Copy every one of the rows below word for word, without changing or leaving out anything.

══ Data section ══

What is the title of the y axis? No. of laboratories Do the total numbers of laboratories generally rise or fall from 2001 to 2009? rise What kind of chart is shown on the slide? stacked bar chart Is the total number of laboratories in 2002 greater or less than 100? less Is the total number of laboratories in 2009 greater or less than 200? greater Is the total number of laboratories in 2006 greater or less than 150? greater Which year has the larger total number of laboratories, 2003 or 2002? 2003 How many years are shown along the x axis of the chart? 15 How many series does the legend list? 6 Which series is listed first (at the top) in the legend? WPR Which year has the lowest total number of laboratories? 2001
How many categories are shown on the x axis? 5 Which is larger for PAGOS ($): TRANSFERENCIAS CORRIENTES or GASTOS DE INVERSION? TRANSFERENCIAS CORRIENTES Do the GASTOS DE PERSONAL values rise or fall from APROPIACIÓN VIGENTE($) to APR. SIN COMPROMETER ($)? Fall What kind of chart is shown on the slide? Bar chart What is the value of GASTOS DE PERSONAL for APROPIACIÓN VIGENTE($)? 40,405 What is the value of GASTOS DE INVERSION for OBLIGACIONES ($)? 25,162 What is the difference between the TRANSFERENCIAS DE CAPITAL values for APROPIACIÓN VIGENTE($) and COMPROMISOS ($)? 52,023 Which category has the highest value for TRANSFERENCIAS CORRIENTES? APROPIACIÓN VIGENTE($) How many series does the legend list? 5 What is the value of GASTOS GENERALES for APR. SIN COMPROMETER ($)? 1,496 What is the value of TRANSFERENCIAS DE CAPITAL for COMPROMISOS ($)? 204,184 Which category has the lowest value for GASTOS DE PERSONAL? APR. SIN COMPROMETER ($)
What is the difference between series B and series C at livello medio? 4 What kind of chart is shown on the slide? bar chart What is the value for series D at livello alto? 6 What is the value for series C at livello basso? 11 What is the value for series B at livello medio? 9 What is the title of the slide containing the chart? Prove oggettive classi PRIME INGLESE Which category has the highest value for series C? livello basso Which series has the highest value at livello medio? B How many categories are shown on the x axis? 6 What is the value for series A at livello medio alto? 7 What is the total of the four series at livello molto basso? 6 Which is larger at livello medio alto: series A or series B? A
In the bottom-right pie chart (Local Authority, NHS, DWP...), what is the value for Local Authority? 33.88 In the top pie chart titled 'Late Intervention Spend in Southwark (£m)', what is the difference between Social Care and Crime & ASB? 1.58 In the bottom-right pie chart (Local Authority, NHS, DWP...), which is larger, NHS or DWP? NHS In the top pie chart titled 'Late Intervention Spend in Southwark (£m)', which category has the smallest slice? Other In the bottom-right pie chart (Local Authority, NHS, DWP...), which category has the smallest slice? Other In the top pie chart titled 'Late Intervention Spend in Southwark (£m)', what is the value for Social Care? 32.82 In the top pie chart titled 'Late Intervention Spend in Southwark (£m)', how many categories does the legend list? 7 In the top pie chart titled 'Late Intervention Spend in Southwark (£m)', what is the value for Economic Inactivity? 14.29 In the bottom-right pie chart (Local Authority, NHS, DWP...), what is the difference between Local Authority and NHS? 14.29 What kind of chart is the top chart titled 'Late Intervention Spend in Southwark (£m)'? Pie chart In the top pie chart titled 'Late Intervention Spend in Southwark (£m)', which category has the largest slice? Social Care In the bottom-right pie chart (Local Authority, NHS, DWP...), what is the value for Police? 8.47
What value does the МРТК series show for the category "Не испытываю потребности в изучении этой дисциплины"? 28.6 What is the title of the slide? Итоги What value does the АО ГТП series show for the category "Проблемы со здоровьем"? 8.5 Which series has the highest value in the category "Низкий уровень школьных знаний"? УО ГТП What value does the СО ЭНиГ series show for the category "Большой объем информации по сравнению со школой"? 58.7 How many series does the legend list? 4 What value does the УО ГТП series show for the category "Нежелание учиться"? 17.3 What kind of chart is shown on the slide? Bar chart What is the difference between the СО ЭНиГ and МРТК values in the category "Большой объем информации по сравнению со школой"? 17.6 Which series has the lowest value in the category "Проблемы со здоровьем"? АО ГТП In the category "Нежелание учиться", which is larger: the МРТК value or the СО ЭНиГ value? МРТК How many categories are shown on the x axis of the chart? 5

═══

● **Completed exercise**
What is the title of the y axis? No. of laboratories Do the total numbers of laboratories generally rise or fall from 2001 to 2009? rise What kind of chart is shown on the slide? stacked bar chart Is the total number of laboratories in 2002 greater or less than 100? less Is the total number of laboratories in 2009 greater or less than 200? greater Is the total number of laboratories in 2006 greater or less than 150? greater Which year has the larger total number of laboratories, 2003 or 2002? 2003 How many years are shown along the x axis of the chart? 15 How many series does the legend list? 6 Which series is listed first (at the top) in the legend? WPR Which year has the lowest total number of laboratories? 2001
How many categories are shown on the x axis? 5 Which is larger for PAGOS ($): TRANSFERENCIAS CORRIENTES or GASTOS DE INVERSION? TRANSFERENCIAS CORRIENTES Do the GASTOS DE PERSONAL values rise or fall from APROPIACIÓN VIGENTE($) to APR. SIN COMPROMETER ($)? Fall What kind of chart is shown on the slide? Bar chart What is the value of GASTOS DE PERSONAL for APROPIACIÓN VIGENTE($)? 40,405 What is the value of GASTOS DE INVERSION for OBLIGACIONES ($)? 25,162 What is the difference between the TRANSFERENCIAS DE CAPITAL values for APROPIACIÓN VIGENTE($) and COMPROMISOS ($)? 52,023 Which category has the highest value for TRANSFERENCIAS CORRIENTES? APROPIACIÓN VIGENTE($) How many series does the legend list? 5 What is the value of GASTOS GENERALES for APR. SIN COMPROMETER ($)? 1,496 What is the value of TRANSFERENCIAS DE CAPITAL for COMPROMISOS ($)? 204,184 Which category has the lowest value for GASTOS DE PERSONAL? APR. SIN COMPROMETER ($)
What is the difference between series B and series C at livello medio? 4 What kind of chart is shown on the slide? bar chart What is the value for series D at livello alto? 6 What is the value for series C at livello basso? 11 What is the value for series B at livello medio? 9 What is the title of the slide containing the chart? Prove oggettive classi PRIME INGLESE Which category has the highest value for series C? livello basso Which series has the highest value at livello medio? B How many categories are shown on the x axis? 6 What is the value for series A at livello medio alto? 7 What is the total of the four series at livello molto basso? 6 Which is larger at livello medio alto: series A or series B? A
In the bottom-right pie chart (Local Authority, NHS, DWP...), what is the value for Local Authority? 33.88 In the top pie chart titled 'Late Intervention Spend in Southwark (£m)', what is the difference between Social Care and Crime & ASB? 1.58 In the bottom-right pie chart (Local Authority, NHS, DWP...), which is larger, NHS or DWP? NHS In the top pie chart titled 'Late Intervention Spend in Southwark (£m)', which category has the smallest slice? Other In the bottom-right pie chart (Local Authority, NHS, DWP...), which category has the smallest slice? Other In the top pie chart titled 'Late Intervention Spend in Southwark (£m)', what is the value for Social Care? 32.82 In the top pie chart titled 'Late Intervention Spend in Southwark (£m)', how many categories does the legend list? 7 In the top pie chart titled 'Late Intervention Spend in Southwark (£m)', what is the value for Economic Inactivity? 14.29 In the bottom-right pie chart (Local Authority, NHS, DWP...), what is the difference between Local Authority and NHS? 14.29 What kind of chart is the top chart titled 'Late Intervention Spend in Southwark (£m)'? Pie chart In the top pie chart titled 'Late Intervention Spend in Southwark (£m)', which category has the largest slice? Social Care In the bottom-right pie chart (Local Authority, NHS, DWP...), what is the value for Police? 8.47
What value does the МРТК series show for the category "Не испытываю потребности в изучении этой дисциплины"? 28.6 What is the title of the slide? Итоги What value does the АО ГТП series show for the category "Проблемы со здоровьем"? 8.5 Which series has the highest value in the category "Низкий уровень школьных знаний"? УО ГТП What value does the СО ЭНиГ series show for the category "Большой объем информации по сравнению со школой"? 58.7 How many series does the legend list? 4 What value does the УО ГТП series show for the category "Нежелание учиться"? 17.3 What kind of chart is shown on the slide? Bar chart What is the difference between the СО ЭНиГ and МРТК values in the category "Большой объем информации по сравнению со школой"? 17.6 Which series has the lowest value in the category "Проблемы со здоровьем"? АО ГТП In the category "Нежелание учиться", which is larger: the МРТК value or the СО ЭНиГ value? МРТК How many categories are shown on the x axis of the chart? 5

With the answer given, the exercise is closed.